### Excerpted text
Posted October 21, 2010

Outpatient clinic among initiatives that extend dental school’s service

For information about dental patient services or to schedule an appointment, please call (215)707-2200.

 

Temple Dental Clinic
A new community dental clinic, shown in an artist’s rendering, at the Kornberg School of Dentistry will allow Temple to expand its efforts to provide oral healthcare in the neighborhoods surrounding Temple.

Several new Kornberg School of Dentistry initiatives will expand the delivery of oral healthcare in Philadelphia’s underserved communities.

The initiatives include establishing an outpatient community dental clinic at the school; creating a Master of Public Health degree track with the College of Health Professions and Social Work to train dentists to promote community health; and enhancing the pediatric dentistry program and its community outreach. Three federal grants from the Health Resources and Services Administration, which is part of the U.S. Department of Health and Human Services, will fund the implementation of the new efforts.

“This will be the first program in the country where we are combining education in clinical dentistry with public health,” said Kornberg School of Dentistry Dean Amid Ismail, who received a five-year, $2.17 million grant to establish the new outpatient community dental clinic, which will serve as a model for the practice of dental care in urban areas. “Most of our current dental programs focus solely on clinical training of dentists.

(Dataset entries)
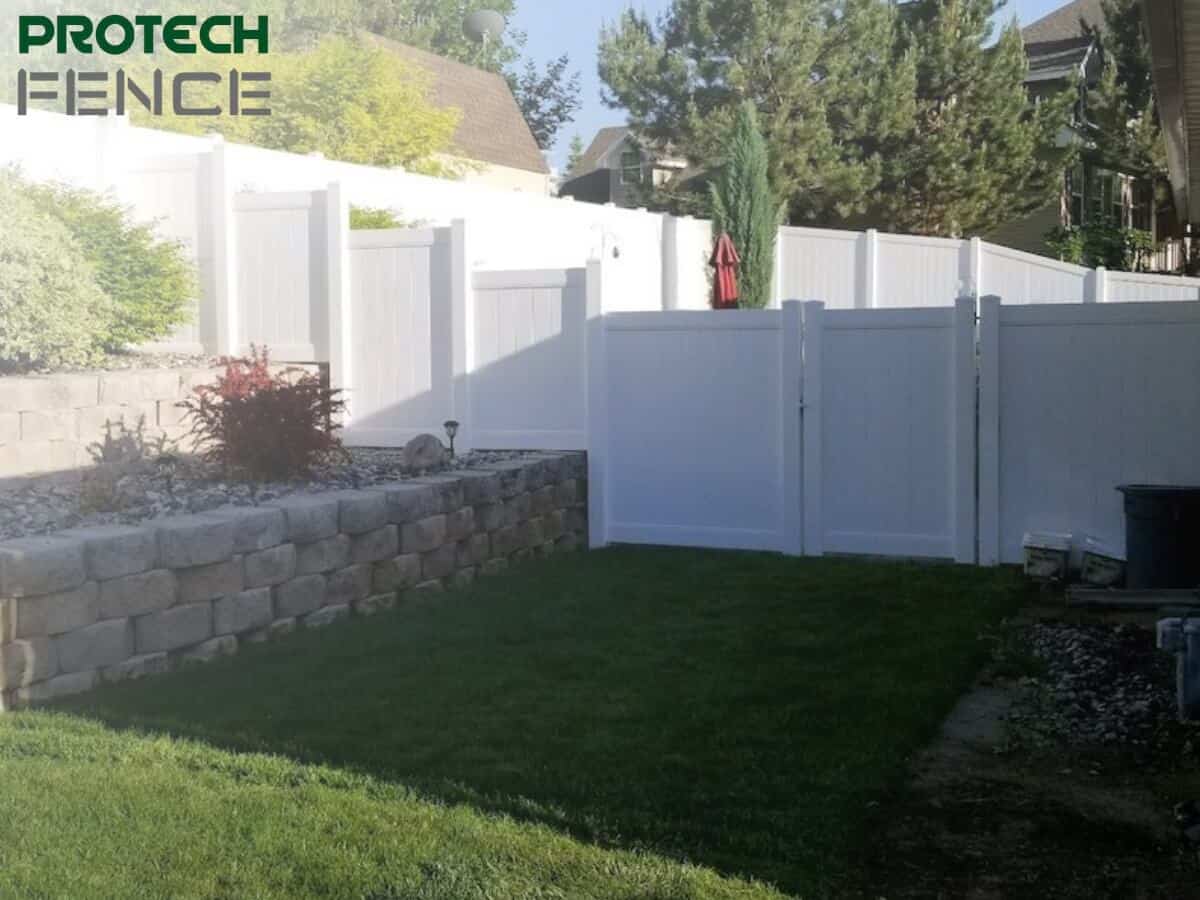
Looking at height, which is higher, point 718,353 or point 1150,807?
point 718,353

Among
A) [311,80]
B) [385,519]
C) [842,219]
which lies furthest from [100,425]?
[842,219]

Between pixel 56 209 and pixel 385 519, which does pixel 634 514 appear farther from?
pixel 56 209

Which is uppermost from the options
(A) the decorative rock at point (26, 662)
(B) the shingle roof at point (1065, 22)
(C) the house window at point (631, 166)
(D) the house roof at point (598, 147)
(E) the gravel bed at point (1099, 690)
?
(B) the shingle roof at point (1065, 22)

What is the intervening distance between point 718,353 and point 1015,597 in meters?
2.61

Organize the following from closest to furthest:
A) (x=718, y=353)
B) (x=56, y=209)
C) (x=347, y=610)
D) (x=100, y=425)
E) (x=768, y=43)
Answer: (x=347, y=610) → (x=100, y=425) → (x=718, y=353) → (x=56, y=209) → (x=768, y=43)

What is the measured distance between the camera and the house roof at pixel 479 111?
2941cm

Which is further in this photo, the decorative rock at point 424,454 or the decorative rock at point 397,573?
the decorative rock at point 424,454

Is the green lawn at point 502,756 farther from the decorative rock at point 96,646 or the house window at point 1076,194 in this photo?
the house window at point 1076,194

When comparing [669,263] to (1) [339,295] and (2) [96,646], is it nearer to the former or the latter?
(1) [339,295]

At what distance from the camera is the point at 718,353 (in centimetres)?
934

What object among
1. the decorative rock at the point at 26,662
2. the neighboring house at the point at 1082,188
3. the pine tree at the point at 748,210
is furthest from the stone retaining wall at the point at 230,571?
the neighboring house at the point at 1082,188

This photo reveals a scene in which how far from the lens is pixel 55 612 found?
548 cm

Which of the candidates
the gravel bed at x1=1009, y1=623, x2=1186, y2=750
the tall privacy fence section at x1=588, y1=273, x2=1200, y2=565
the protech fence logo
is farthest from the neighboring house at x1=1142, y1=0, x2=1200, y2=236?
the protech fence logo

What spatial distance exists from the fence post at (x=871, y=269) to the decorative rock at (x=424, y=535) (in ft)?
47.8
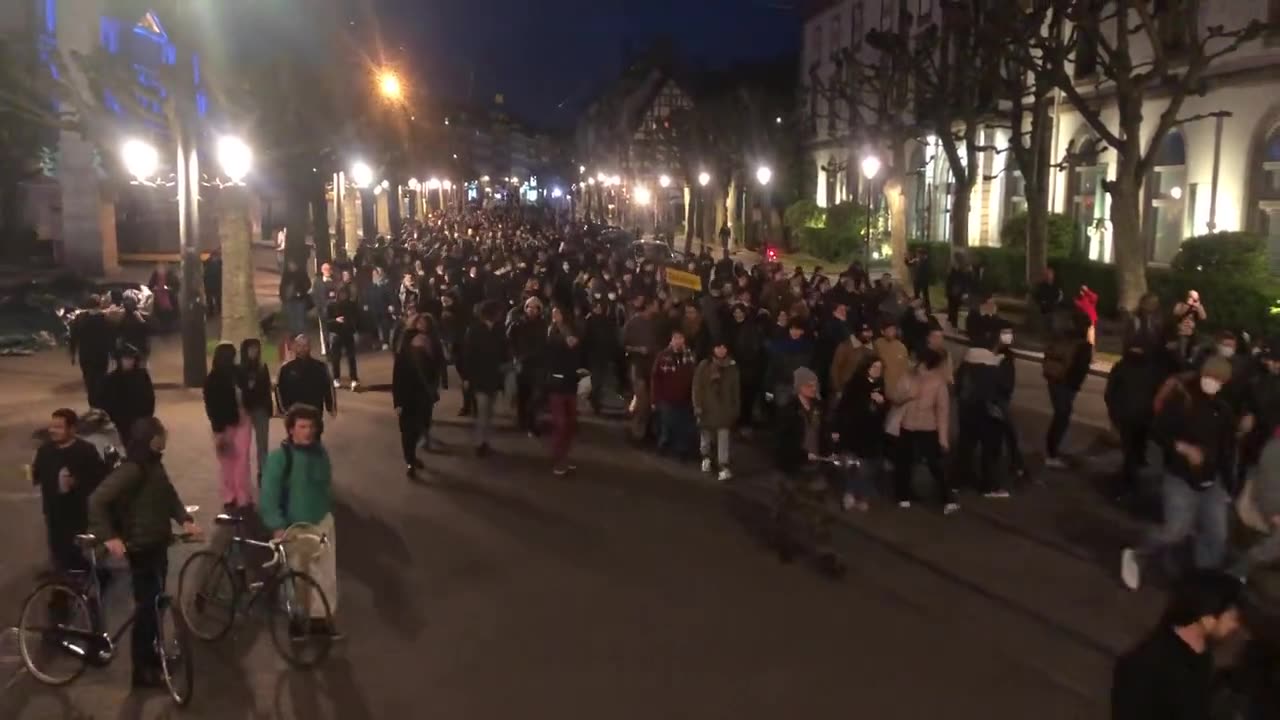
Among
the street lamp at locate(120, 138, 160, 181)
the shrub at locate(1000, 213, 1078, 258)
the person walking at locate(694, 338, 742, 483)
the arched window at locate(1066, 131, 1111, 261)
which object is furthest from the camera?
the arched window at locate(1066, 131, 1111, 261)

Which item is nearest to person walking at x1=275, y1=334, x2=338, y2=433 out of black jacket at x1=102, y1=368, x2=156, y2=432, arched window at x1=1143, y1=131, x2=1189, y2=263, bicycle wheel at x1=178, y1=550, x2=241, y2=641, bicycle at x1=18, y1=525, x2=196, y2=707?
black jacket at x1=102, y1=368, x2=156, y2=432

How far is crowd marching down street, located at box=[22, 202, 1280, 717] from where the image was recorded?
24.1 ft

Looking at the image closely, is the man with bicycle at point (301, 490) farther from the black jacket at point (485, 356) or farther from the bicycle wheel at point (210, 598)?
the black jacket at point (485, 356)

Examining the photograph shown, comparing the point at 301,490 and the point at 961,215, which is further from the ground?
the point at 961,215

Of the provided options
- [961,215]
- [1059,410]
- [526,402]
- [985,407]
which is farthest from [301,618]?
[961,215]

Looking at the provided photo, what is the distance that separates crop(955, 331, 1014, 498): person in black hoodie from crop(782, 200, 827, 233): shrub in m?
38.8

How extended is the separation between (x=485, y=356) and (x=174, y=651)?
261 inches

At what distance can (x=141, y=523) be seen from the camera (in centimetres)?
652

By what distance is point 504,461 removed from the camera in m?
12.7

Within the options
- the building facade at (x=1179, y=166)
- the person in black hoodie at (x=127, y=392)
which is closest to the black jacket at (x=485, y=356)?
the person in black hoodie at (x=127, y=392)

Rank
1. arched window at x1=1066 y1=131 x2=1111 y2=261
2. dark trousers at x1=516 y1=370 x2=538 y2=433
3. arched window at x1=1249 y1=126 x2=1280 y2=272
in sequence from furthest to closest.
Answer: arched window at x1=1066 y1=131 x2=1111 y2=261, arched window at x1=1249 y1=126 x2=1280 y2=272, dark trousers at x1=516 y1=370 x2=538 y2=433

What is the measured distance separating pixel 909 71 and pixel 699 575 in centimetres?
2712

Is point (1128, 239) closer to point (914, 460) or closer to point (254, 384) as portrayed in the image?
point (914, 460)

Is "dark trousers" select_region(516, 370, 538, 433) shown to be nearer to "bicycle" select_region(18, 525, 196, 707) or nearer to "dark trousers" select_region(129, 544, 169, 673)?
"bicycle" select_region(18, 525, 196, 707)
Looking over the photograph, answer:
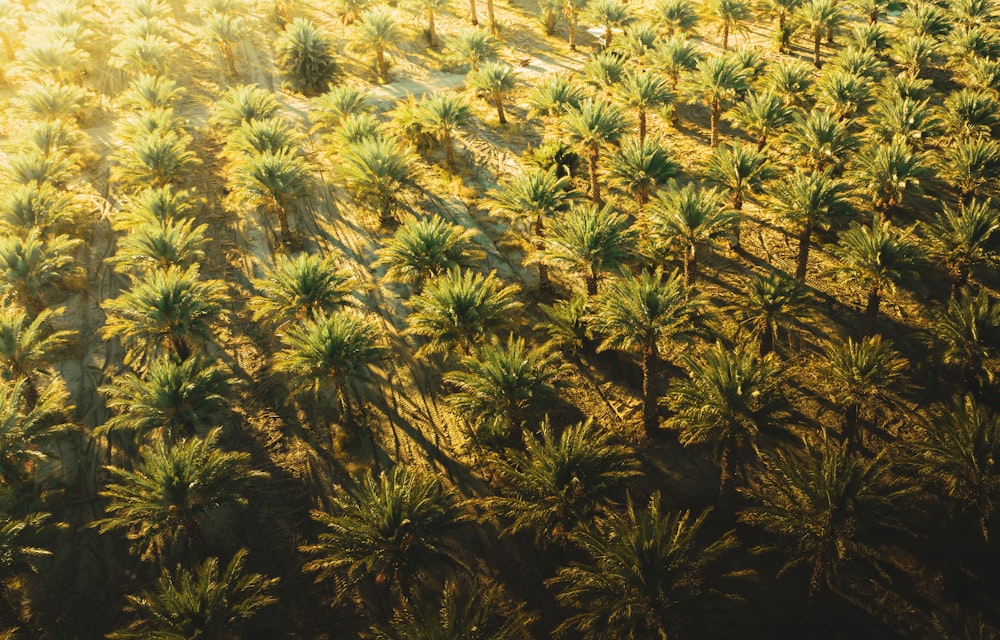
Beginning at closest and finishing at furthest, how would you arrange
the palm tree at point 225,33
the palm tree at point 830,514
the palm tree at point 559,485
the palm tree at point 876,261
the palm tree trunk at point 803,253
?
1. the palm tree at point 830,514
2. the palm tree at point 559,485
3. the palm tree at point 876,261
4. the palm tree trunk at point 803,253
5. the palm tree at point 225,33

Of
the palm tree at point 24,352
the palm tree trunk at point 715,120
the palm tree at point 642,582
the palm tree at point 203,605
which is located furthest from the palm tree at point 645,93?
the palm tree at point 24,352

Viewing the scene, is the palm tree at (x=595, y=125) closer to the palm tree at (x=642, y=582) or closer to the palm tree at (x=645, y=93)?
Answer: the palm tree at (x=645, y=93)

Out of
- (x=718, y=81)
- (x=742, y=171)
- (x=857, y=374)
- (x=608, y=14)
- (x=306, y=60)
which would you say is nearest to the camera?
(x=857, y=374)

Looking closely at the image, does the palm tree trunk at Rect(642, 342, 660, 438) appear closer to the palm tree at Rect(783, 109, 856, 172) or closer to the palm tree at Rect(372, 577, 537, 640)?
the palm tree at Rect(372, 577, 537, 640)

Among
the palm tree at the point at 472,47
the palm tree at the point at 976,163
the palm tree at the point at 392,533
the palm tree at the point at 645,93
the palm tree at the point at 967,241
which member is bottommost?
the palm tree at the point at 392,533

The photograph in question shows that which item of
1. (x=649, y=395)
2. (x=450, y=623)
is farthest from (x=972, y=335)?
(x=450, y=623)

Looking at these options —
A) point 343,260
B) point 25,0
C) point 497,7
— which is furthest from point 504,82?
point 25,0

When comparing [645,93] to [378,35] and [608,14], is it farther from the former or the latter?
[378,35]
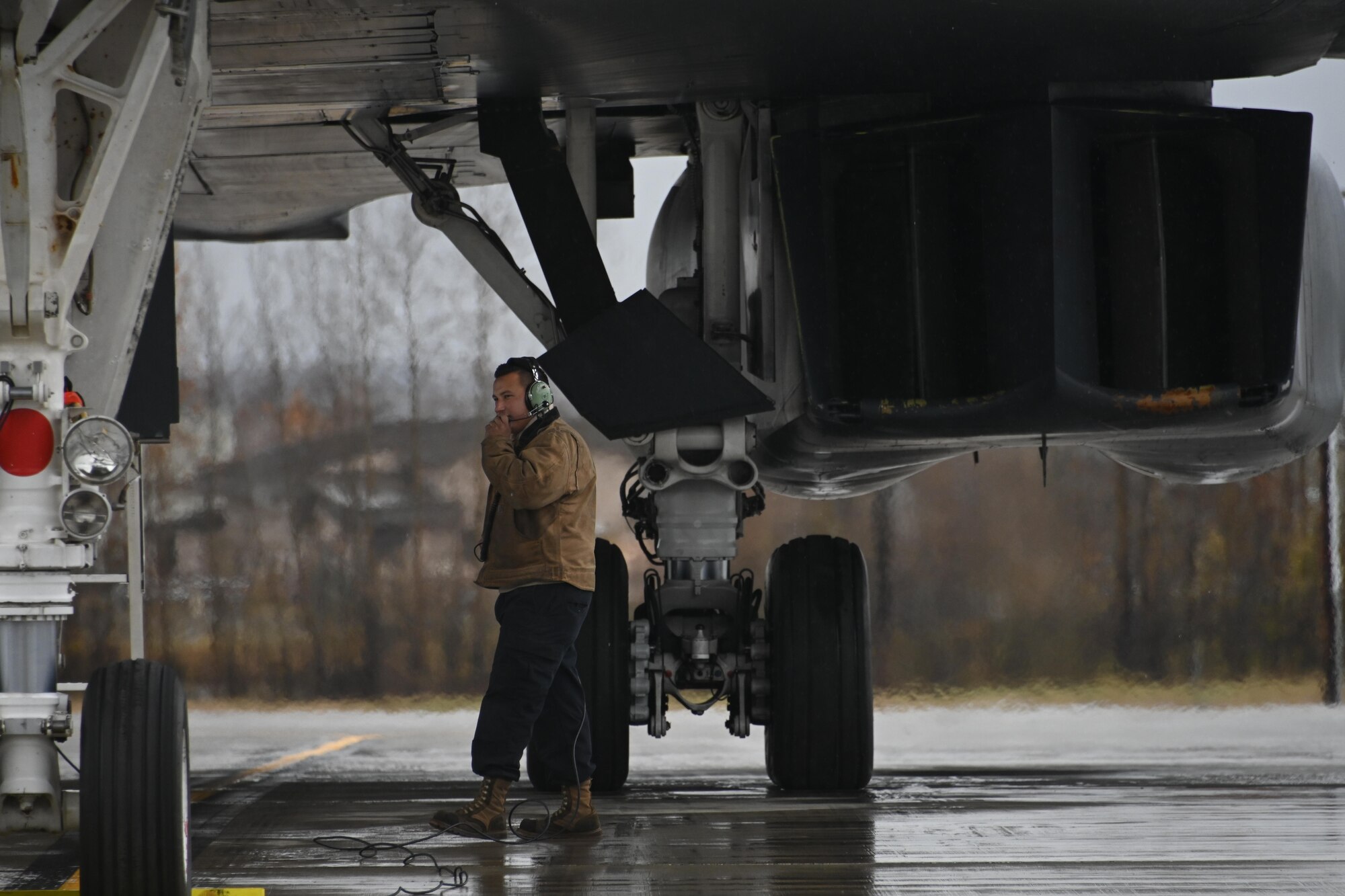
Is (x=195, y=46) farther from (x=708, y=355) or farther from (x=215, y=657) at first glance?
(x=215, y=657)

### Goal of the exercise
In the dental school article, what grant did Dean Amid Ismail receive to establish the outpatient community dental clinic?

### Task solution
He received a five-year, $2.17 million grant.